I passed on the 70th Anniversary Strat. I do have a 40th and 50th Anniversary Strats and a 60th Anniversary Tele (my avatar).
Striving to be ordinary
Proud to be a TFF Dumbass!
I bought a 70th Anniversary Ultra II Strat. It is the first Strat I have ever owned in my 72 years of age. The neck felt different than any guitar I have played but after playing it for over a month it has become a very comfortable guitar to play. The Trem has a nice feel to it and the guitar stays reasonably in tune when using it. I got the Ultra Burst model at a substantial savings as it was on sale being a demo due to one tiny scratch that one can barely see and only if you turn the guitar up and view the bottom edge. The Hard shell Sculpted case is really nice, TSA Approved, and lighter than traditional wood cases (which I hate due to the weight and bulkiness. I only two things I changed is I went from 10?s to 9?s to get the same feel I experience on other guitars with 10?s and I lowered the neck and middle pickups to about 1/8? off the body for better tone. I built a little capacitor box (a guy posted on Youtube) that I can insert in series between the guitar and amp and have 12 selections of small caps (100pf-10nf) using a rotary switch. This was what he built to see what value worked best going across a pickup to adjust the tone of a pickup. What I found I liked to stop the ear piercing highs on the bridge pickup was a 1.5nf cap. It sweetened the bridge pickup right up. Haven’t decided if I actually want to install the cap across the Bridge pickup or just use the cap box if needed. It does have an enable/disable switch on the capacitor selection to the 1/4” jacks that has the input from the guitar tied in parallel to the output jack to the amp.

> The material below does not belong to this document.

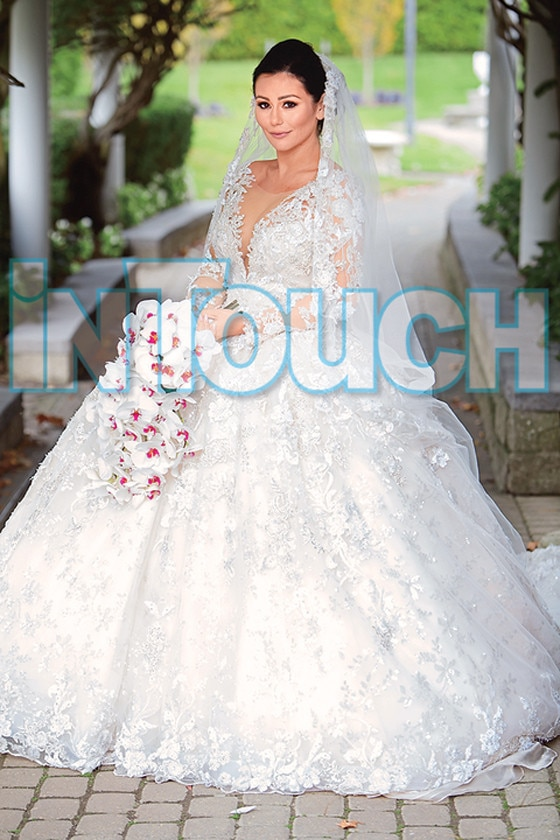 JWoww, Wedding Dress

https://imgur.com/gallery/kX6zXxc
Just added it weighs 8lb 3oz.
Last edited by Bubbalou; 02-09-2025 at 05:40 PM.
My Ultra II Strat has become my number one as it not only sounds good but feels very good when played. What I really like is the Trem arm can be easily controlled with just my little finger. The body and neck length make this guitar very comfortable for a person with a 5’7” stature and short arms. In fact I am now considering selling my Sire H7 which is a nice guitar but the neck is slightly narrow for my short stubby fingers that after playing this guitar brings it to my attention now.
The comment I mentioned previously about the Bridge pickup by itself being a little piercing is easily controlled by backing off the tone control some.

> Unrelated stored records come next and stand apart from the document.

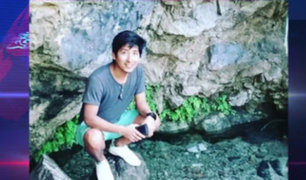 Lurín: joven desaparece en mar de playa Arica luego de celebrar Año Nuevo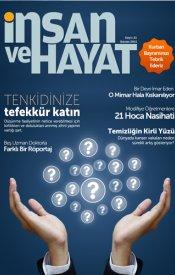 İnsan Ve Hayat Dergisi 21. Sayı (Kasım 2011)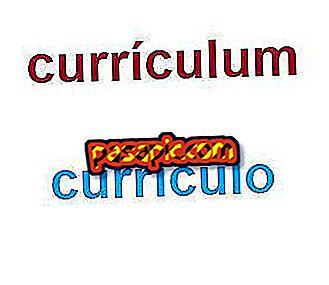 Kuidas kirjutada õppekava või õppekava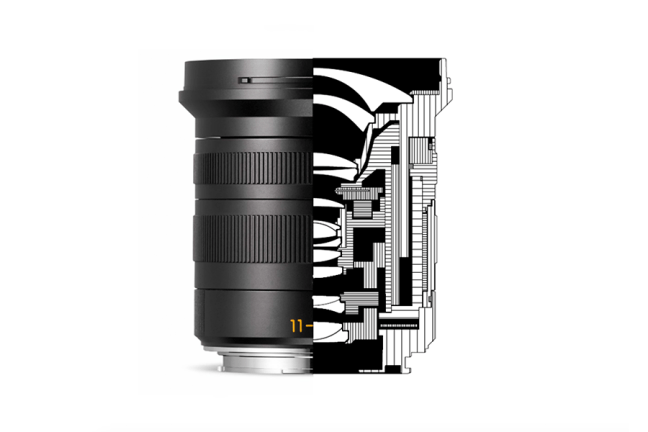 Leica Super-Vario-Elmar-T 11-23mm f:3.5-4.5 ASPH 07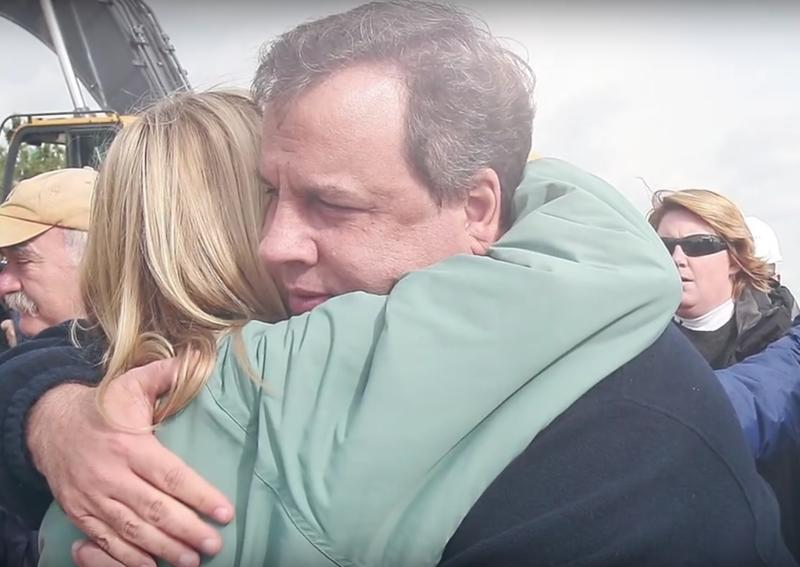 Image from ad by super PAC supporting Chris Christie's presidential campaign, America Leads.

Oh well, I must be a thread killer
I keep wanting a hardball Strat without the contour cut on the back of the body.
Strats are such iconic guitars that make such beautiful sounds in the hands of others. I have not yet been able to come to terms with one though...
We've got the CuNiFe
Y'know Bob, it wasn't until I started playing Les Pauls into tweeds and discovered how volume and tone controls interact with the amp that I became comfortable with Stratocasters.
Once I mastered (?) using the volume and tone controls to shape the sound the Strat became much more appealing to me. It's a rare day I have my tones higher than 5 on Strat, and backing off the volume a touch stops that "choked out" thing that Strats like to do.
Chuck
"No harmonic knowledge, no sense of time, a ghastly tone, unskilled vibrato, and so on. Chuck is one of the worst guitar players I know" -Gravity Jim
Well this is my first strat so I am in a learning phase but I can see there is a lot of potential. I will say the tremolo arm on this guitar is the easiest I have used. Being used to Bigsbys this does a better job. I can work it with my little finger on my right hand. That is astounding. I am not sure I will use all the different settings though, however maybe adjusting the tone on the amp my lend some insight to other settings.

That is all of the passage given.